Enzo is the “master craftsman of presepe,” the Nativity tradition that originated in Naples, later including all sorts of non-religious carvings of celebrities, historical figures, pop culture stars, and everyday Neapolitans, such as “sausage makers and pizza chefs and vintners.” We can’t help but be curious if the author owns the likeness of Humphrey Bogart, Mickey Mantle, Mario Lanza, and many others.

As for the hearts in the story: Enzo spends much of his life not “knowing how to talk to women” and yet he’s deeply affected by female emotions of sadness and joy. Nick awakens too late in life to the revelation that he misses the “human touch.” Jenny becomes touched by both. And we’re touched by Hood’s prose.

Hood’s memories of Naples are a feast for armchair travelers, foodies, and history buffs. Jenny works the night shift at an IHOP in Providence, Rhode Island, Hood also remembers. A perfect set-up for the mocking and drunkenness of the Brown University students, frequent customers, reminding her of her lost academic dreams. “How many pancakes would she have to serve before she earned enough tips to get herself out of here?” she asks despairingly.

Hood also likes poetry, seen too in Jenny’s secondary storyline when she serves a male customer so unlike the others: Daniel obsessed with Chilean poet Pablo Neruda. She’s a fan of Emily Dickenson and Robert Frost. Daniel adds another mystery to the travel adventure she embarks on, answering Nick’s urgent plea for an assistant to accompany him to France without knowing why. How could she not be overly eager to want the job? What she doesn’t know is the reason for the urgency. We do, from the opening.
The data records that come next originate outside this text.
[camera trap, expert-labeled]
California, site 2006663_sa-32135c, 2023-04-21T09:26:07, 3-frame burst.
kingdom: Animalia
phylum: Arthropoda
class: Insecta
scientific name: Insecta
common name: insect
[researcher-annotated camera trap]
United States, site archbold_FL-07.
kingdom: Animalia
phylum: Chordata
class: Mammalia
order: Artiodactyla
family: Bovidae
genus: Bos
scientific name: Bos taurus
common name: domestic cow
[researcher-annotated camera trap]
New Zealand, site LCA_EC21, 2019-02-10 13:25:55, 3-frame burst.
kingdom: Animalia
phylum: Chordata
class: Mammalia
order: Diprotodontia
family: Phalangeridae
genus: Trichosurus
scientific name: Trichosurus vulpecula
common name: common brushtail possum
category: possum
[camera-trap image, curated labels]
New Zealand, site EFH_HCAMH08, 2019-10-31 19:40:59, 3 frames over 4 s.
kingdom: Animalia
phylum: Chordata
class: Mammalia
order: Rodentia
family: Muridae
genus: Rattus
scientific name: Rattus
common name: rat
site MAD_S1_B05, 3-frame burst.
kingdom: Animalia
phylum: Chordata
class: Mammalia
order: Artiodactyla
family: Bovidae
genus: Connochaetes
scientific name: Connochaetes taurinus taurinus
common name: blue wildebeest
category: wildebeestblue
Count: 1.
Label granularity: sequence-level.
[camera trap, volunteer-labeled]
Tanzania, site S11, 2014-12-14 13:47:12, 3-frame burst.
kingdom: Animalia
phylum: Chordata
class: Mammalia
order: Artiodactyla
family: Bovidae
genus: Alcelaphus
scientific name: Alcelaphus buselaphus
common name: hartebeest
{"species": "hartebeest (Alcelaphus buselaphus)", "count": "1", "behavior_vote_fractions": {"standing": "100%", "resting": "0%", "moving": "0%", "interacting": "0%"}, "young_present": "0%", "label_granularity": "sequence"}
“Funny how at the end of your life you understand so much but can’t undo any of it,” Nick reflects. 

The point is answered in this wise and insightful story, in which we feel good witnessing the relationship between an ornery Nick and bursting-with-enthusiasm Jenny evolve.

There’s a line in Enzo’s story that’s says a lot about his character, and the others. It happens in 1962, when he tells his boy-crazed niece that “I don’t know the ways of the heart,” but what he does know is “those things are tempting, but other traits, like loyalty and honor, matter more in the end.” 

Hoods’ novel asks us a lot of questions: “How do you know “You’ve made the right decision?” What do you do when your dreams fall apart? How do you move on from traumatic grief and sorrow?

Two other lessons are seen. One is what young people can teach someone older. That it might not be too late to seek salvation, and that by giving you might reap benefits too.

The other fast-forwards us to today. Nick, “the last WWI vet in the country” as of 1974 was so sure that after the Great War “men would never do this to each other again.” Think of all the tears shed because he was wrong.